Tarea ▸
Reproduzca palabra por palabra el texto sobre el auge de la ultraderecha, completo y sin alteración alguna.

Fragmento original ▸
────────────────
El fenómeno queda claveteado en su evidencia, ya solo falta determinar las causas del florecimiento de la ultraderecha, donde el asunto se complica «notablemente» que diría Mariano Rajoy. Conviene avanzar más allá de la reacción pánfila de la izquierda, que se tapa los ojos bajo el lamento de que «esto no puede estar ocurriendo». Frente a las pretensiones de los expertos, la interpretación de la solidificación extremista viene cargada de subjetividad. Se exploran argumentos económicos, políticos, pandémicos o la suma de todo lo anterior. Se puede averiguar por qué un vecino o cuñado concreto ha emigrado del confortable PP al ultraísmo, pero es absurdo encasillar a medio centenar de diputados. Salvo para quienes asimilen enunciados del estilo de «los varones blancos con camisa a cuadros y bermudas votan en un 77,3 por ciento a...».

Puede plantearse por ejemplo si la memoria histórica trajo a Vox, en una eternización de antifranquismo contra franquismo y de las dos Españas. La conexión entre ambos datos dista de ser una verdad científica, solo sirve como punto de partida para ensartar una discusión. Una acción puede verse anulada, o cancelada en el verbo oficial de moda por su reacción, pero la belleza formal de esa reciprocidad no garantiza que sea cierta. La ultraderecha podría haber desembarcado igualmente sin la reinterpretación del pacto de silencio de la transición. Y la apertura de las fosas podría haberse sustanciado sin réplica.
────────────────
Listado de registros ▸
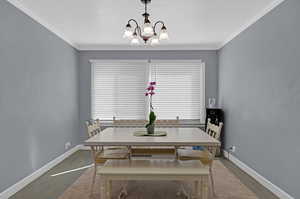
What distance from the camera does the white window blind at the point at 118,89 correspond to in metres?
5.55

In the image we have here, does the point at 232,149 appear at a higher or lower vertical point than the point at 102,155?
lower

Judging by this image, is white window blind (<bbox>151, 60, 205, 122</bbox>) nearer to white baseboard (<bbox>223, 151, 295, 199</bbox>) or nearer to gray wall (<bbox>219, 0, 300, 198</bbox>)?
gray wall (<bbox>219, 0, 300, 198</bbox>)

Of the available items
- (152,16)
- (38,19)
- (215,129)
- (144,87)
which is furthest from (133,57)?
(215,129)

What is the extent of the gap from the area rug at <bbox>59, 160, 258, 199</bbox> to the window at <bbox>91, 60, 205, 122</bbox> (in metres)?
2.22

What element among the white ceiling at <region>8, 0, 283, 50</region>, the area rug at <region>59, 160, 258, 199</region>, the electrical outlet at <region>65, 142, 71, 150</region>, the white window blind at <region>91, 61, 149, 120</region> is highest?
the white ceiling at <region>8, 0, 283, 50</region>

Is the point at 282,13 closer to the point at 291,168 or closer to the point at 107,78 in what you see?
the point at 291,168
────────────────
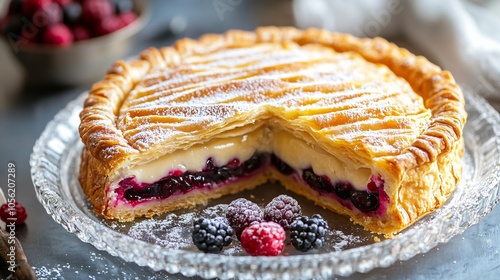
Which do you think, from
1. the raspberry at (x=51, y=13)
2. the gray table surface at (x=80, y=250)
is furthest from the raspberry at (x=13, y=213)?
────────────────
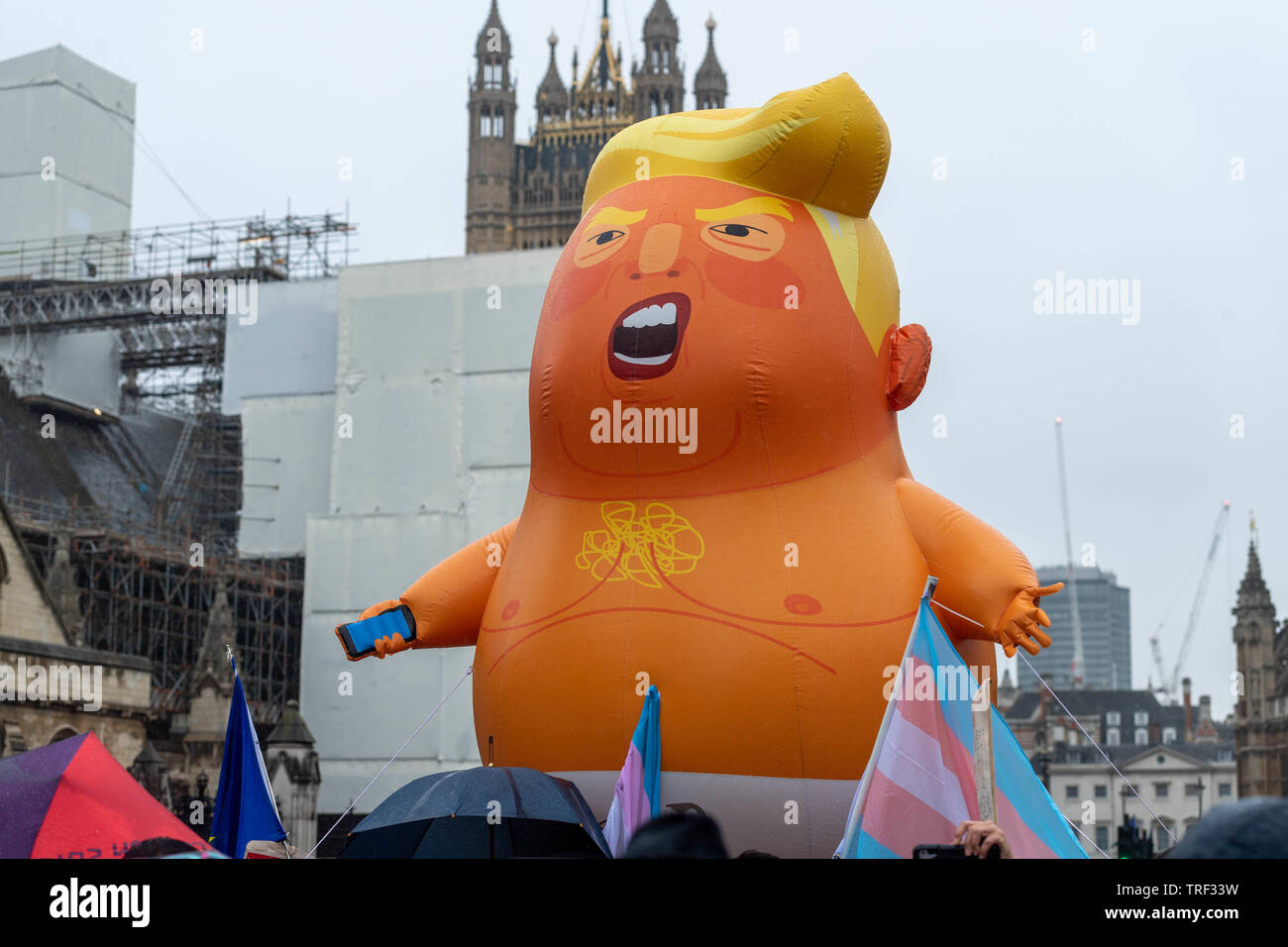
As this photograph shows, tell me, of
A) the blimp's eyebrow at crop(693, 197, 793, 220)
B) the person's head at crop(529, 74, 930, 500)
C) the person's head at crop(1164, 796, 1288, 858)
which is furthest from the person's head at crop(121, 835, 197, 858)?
────────────────
Respuesta ▸
El fenómeno queda claveteado en su evidencia, ya solo falta determinar las causas del florecimiento de la ultraderecha, donde el asunto se complica «notablemente» que diría Mariano Rajoy. Conviene avanzar más allá de la reacción pánfila de la izquierda, que se tapa los ojos bajo el lamento de que «esto no puede estar ocurriendo». Frente a las pretensiones de los expertos, la interpretación de la solidificación extremista viene cargada de subjetividad. Se exploran argumentos económicos, políticos, pandémicos o la suma de todo lo anterior. Se puede averiguar por qué un vecino o cuñado concreto ha emigrado del confortable PP al ultraísmo, pero es absurdo encasillar a medio centenar de diputados. Salvo para quienes asimilen enunciados del estilo de «los varones blancos con camisa a cuadros y bermudas votan en un 77,3 por ciento a...».

Puede plantearse por ejemplo si la memoria histórica trajo a Vox, en una eternización de antifranquismo contra franquismo y de las dos Españas. La conexión entre ambos datos dista de ser una verdad científica, solo sirve como punto de partida para ensartar una discusión. Una acción puede verse anulada, o cancelada en el verbo oficial de moda por su reacción, pero la belleza formal de esa reciprocidad no garantiza que sea cierta. La ultraderecha podría haber desembarcado igualmente sin la reinterpretación del pacto de silencio de la transición. Y la apertura de las fosas podría haberse sustanciado sin réplica.